The decision of whether to apply for a single PD/PI or multiple PD/PI grant is the responsibility of the investigators and applicant organizations and should be determined by the scientific goals of the project. Applications for multiple PD/PI grants will require additional information, as outlined in the instructions below. The NIH review criteria for approach, investigators, and environment have been modified to accommodate applications involving either a single PD/PI or multiple PDs/PIs. When considering multiple PDs/PIs, please be aware that the structure and governance of the PD/PI leadership team as well as the knowledge, skills and experience of the individual PD/PIs will be factored into the assessment of the overall scientific merit of the application. Multiple PDs/PIs on a project share the authority and responsibility for leading and directing the project, intellectually and logistically. Each PD/PI is responsible and accountable to the grantee organization, or, as appropriate, to a collaborating organization, for the proper conduct of the project or program, including the submission of required reports. For further information on multiple PDs/PIs, please see http://grants.nih.gov/grants/multi_pi.

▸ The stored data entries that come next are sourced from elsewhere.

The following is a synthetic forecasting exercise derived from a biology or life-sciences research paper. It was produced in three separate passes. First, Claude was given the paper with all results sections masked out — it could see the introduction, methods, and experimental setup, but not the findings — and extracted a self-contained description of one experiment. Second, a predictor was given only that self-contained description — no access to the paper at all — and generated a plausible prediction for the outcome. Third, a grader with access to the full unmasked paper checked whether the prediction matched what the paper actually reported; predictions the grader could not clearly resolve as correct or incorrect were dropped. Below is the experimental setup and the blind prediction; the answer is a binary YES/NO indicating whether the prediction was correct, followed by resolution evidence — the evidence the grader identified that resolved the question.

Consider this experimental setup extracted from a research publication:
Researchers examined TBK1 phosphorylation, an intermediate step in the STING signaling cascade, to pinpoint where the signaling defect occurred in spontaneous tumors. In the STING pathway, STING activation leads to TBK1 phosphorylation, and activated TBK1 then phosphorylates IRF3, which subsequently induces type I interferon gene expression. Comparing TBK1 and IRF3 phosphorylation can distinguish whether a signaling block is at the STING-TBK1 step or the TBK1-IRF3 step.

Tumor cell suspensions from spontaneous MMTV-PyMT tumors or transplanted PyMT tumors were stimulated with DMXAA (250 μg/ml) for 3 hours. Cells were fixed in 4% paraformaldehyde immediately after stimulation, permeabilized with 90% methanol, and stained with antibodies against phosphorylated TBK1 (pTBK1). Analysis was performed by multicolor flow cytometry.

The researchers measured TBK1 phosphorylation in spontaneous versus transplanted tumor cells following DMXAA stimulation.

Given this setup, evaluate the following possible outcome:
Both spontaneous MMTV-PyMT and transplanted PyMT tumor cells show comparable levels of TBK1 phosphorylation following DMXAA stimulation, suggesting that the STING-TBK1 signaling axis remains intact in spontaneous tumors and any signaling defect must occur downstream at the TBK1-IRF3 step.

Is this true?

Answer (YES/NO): YES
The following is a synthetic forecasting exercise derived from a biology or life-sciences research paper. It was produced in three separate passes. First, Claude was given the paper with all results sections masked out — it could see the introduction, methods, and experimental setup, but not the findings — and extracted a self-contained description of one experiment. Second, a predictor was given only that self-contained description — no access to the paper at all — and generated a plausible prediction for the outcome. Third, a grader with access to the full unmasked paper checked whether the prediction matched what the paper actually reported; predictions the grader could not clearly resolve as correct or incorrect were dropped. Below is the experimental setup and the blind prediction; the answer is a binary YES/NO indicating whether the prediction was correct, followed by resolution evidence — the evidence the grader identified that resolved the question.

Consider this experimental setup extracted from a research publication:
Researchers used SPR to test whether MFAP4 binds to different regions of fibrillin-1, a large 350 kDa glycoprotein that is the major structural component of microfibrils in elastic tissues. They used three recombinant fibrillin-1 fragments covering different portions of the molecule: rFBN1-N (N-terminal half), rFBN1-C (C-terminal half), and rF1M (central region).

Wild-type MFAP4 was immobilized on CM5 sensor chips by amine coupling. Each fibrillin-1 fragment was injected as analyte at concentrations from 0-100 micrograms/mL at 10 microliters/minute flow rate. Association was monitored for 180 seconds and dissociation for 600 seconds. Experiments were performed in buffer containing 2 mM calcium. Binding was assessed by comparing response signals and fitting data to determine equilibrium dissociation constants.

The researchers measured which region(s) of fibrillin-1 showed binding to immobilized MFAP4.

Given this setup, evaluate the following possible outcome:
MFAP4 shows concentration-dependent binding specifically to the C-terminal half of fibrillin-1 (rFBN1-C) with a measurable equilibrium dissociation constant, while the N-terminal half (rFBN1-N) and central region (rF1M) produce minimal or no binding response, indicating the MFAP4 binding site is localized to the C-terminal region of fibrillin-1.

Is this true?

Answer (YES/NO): NO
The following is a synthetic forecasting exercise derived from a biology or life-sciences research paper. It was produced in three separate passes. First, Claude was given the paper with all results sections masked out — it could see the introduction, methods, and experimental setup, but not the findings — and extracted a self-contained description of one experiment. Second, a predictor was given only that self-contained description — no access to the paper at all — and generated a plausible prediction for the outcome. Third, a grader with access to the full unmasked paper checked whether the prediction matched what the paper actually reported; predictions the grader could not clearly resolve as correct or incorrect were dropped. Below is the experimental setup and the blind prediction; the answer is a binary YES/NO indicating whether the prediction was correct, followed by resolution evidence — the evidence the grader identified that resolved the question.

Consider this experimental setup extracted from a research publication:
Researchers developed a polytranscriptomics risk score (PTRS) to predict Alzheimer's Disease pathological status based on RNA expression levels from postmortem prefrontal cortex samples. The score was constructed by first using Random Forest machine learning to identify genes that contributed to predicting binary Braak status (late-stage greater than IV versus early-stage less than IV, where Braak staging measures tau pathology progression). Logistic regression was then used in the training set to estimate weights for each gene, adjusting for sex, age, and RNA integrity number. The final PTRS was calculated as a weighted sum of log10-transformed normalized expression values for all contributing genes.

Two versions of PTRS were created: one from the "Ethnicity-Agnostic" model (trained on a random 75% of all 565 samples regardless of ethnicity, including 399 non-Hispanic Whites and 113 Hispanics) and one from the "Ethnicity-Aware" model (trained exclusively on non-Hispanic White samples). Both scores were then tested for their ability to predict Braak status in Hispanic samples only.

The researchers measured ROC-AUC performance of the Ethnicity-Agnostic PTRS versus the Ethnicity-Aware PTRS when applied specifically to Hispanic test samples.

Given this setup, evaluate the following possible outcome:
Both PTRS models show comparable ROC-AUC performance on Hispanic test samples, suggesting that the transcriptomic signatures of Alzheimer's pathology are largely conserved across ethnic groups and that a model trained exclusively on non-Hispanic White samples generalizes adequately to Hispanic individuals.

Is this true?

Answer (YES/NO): YES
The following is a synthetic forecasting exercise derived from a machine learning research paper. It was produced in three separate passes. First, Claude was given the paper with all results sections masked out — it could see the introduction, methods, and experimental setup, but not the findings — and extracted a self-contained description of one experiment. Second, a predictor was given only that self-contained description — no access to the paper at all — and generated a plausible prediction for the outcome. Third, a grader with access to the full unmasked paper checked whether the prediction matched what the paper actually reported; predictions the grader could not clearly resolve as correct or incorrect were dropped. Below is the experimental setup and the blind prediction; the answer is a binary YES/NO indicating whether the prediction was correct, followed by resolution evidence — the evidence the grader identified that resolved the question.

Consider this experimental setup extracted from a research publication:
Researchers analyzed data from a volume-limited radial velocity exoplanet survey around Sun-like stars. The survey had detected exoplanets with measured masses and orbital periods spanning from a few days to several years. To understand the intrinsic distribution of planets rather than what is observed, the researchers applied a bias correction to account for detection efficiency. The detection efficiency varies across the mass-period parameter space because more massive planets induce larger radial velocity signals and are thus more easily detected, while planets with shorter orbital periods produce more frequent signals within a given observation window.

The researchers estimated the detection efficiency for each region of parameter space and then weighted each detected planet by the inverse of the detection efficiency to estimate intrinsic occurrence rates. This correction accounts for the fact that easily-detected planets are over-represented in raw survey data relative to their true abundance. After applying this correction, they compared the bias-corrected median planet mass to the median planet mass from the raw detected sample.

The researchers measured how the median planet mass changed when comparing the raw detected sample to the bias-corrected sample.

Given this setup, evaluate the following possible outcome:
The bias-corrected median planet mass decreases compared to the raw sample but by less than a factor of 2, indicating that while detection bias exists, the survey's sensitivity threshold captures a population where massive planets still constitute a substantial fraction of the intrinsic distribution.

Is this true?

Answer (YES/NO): NO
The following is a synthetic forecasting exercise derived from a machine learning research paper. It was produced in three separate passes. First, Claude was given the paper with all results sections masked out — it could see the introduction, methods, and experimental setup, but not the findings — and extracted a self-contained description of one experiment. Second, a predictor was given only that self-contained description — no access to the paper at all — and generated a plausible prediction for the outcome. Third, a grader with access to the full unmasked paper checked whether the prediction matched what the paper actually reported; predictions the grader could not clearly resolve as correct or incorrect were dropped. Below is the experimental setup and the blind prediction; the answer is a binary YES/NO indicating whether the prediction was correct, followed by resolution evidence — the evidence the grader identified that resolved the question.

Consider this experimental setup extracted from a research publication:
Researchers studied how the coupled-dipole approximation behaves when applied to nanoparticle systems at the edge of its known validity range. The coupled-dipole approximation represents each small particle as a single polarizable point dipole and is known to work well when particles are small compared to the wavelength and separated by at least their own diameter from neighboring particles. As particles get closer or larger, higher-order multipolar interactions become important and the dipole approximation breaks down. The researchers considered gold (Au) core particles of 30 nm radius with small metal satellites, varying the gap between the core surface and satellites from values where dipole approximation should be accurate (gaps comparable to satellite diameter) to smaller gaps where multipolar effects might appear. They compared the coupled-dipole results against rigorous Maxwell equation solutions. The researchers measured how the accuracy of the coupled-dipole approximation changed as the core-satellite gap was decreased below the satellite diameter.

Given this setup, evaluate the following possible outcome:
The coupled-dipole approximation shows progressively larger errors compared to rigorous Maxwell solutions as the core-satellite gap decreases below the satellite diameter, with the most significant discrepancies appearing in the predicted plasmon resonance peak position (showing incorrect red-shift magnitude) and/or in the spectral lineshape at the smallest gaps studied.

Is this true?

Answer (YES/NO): NO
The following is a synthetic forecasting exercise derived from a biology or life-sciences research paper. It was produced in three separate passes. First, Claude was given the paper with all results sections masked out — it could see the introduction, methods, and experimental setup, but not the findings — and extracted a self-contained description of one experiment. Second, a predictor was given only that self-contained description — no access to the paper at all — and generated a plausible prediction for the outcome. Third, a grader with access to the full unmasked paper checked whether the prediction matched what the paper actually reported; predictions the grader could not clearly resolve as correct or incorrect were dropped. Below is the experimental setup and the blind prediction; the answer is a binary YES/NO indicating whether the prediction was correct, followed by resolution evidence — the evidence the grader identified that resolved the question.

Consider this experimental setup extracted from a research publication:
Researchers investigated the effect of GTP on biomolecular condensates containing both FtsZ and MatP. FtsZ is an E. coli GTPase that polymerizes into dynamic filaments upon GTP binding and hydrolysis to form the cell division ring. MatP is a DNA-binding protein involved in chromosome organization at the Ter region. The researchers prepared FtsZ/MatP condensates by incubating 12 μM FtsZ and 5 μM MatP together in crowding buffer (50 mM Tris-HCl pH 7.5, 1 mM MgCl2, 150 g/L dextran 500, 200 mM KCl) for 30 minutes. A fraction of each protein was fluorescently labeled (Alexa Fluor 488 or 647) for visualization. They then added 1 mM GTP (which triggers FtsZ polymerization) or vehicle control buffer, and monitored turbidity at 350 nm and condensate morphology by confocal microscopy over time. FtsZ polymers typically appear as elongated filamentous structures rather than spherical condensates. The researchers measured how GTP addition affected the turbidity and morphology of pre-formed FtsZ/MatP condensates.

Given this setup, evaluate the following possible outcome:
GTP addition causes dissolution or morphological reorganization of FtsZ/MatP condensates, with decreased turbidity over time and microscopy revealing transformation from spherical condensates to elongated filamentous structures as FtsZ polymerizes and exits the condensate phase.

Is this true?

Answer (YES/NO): YES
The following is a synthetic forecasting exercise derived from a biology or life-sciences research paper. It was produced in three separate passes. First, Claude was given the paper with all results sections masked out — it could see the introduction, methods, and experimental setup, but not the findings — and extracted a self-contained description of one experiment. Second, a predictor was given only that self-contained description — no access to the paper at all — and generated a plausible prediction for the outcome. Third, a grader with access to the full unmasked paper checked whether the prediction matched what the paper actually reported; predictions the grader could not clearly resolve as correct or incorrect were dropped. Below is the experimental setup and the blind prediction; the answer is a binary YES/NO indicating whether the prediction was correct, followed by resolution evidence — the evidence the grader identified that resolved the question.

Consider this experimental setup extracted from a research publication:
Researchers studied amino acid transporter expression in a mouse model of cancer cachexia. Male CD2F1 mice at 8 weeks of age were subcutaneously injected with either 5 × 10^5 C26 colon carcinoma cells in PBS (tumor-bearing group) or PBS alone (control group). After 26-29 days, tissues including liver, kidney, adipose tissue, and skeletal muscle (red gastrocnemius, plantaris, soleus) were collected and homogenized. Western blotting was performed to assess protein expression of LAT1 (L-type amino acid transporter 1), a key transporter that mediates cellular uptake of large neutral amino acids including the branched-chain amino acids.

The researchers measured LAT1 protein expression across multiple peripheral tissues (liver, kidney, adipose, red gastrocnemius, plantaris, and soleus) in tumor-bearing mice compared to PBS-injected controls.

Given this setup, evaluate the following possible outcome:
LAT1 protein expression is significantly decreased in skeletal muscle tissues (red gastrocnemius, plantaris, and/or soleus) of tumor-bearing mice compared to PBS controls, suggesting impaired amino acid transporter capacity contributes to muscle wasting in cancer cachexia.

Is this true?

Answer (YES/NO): YES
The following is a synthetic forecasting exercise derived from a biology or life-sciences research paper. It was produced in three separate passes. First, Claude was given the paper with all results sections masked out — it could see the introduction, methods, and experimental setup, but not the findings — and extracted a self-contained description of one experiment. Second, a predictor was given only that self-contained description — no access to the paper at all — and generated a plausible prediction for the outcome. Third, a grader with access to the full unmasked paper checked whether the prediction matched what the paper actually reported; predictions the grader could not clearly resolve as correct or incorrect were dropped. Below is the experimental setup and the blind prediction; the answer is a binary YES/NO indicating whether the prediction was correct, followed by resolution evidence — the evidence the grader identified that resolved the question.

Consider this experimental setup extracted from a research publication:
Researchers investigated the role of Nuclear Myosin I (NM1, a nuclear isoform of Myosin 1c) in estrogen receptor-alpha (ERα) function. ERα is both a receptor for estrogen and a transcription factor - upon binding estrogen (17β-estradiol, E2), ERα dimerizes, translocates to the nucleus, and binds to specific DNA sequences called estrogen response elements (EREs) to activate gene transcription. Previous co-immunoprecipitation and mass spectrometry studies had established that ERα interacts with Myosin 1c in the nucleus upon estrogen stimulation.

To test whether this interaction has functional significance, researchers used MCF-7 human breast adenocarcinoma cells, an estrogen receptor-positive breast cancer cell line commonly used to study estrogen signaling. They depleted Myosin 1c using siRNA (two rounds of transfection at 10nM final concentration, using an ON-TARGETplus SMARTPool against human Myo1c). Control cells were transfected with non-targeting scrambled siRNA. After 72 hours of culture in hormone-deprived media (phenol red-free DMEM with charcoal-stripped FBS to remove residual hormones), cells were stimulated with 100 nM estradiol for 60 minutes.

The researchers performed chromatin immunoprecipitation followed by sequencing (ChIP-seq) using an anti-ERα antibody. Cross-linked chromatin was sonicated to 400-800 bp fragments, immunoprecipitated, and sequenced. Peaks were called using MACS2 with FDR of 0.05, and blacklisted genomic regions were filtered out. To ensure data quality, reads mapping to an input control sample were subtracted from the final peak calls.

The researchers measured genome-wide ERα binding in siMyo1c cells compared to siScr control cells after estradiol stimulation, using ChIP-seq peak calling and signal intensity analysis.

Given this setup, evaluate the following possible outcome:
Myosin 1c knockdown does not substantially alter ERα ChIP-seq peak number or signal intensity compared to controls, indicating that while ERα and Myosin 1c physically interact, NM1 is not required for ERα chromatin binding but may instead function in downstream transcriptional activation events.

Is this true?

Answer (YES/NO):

2. Cost Sharing or Matching
This program does not require cost sharing as defined in the current NIH Grants Policy Statement.
3. Other-Special Eligibility Criteria
Applicants may submit more than one application, provided each application is scientifically distinct.
Section IV. Application and Submission Information
To download a SF424 (R&R) Application Package and SF424 (R&R) Application Guide for completing the SF424 (R&R) forms for this FOA, link to http://www.grants.gov/applicants/apply_for_grants.jsp and follow the directions provided on that Web site.
A one-time registration is required for institutions/organizations at both:
PDs/PIs should work with their institutions/organizations to make sure they are registered in the eRA Commons.
Several additional separate actions are required before an applicant institution/organization can submit an electronic application, as follows:
1) Organizational/Institutional Registration in Grants.gov/Get Registered
2) Organizational/Institutional Registration in the eRA Commons
3) Project Director/Principal Investigator (PD/PI) Registration in the NIH eRA Commons: Refer to the NIH eRA Commons System (COM) Users Guide.
Both the PD/PI(s) and AOR/SO need separate accounts in the NIH eRA Commons since both are authorized to view the application image.
Note that if a PD/PI is also an NIH peer-reviewer with an Individual DUNS and CCR registration, that particular DUNS number and CCR registration are for the individual reviewer only. These are different than any DUNS number and CCR registration used by an applicant organization. Individual DUNS and CCR registration should be used only for the purposes of personal reimbursement and should not be used on any grant applications submitted to the Federal Government.
Several of the steps of the registration process could take four weeks or more. Therefore, applicants should immediately check with their business official to determine whether their organization/institution is already registered in both Grants.gov and the Commons. The NIH will accept electronic applications only from organizations that have completed all necessary registrations.
1. Request Application Information
Applicants must download the SF424 (R&R) application forms and the SF424 (R&R) Application Guide for this FOA through Grants.gov/Apply.
Note: Only the forms package directly attached to a specific FOA can be used. You will not be able to use any other SF424 (R&R) forms (e.g., sample forms, forms from another FOA), although some of the "Attachment" files may be useable for more than one FOA.
For further assistance, contact GrantsInfo: Telephone 301-710-0267, Email: [email protected].
Telecommunications for the hearing impaired: TTY 301-451-5936.
2. Content and Form of Application Submission
Prepare all applications using the SF424 (R&R) application forms and in accordance with the SF424 (R&R) Application Guide for this FOA through Grants.gov/Apply.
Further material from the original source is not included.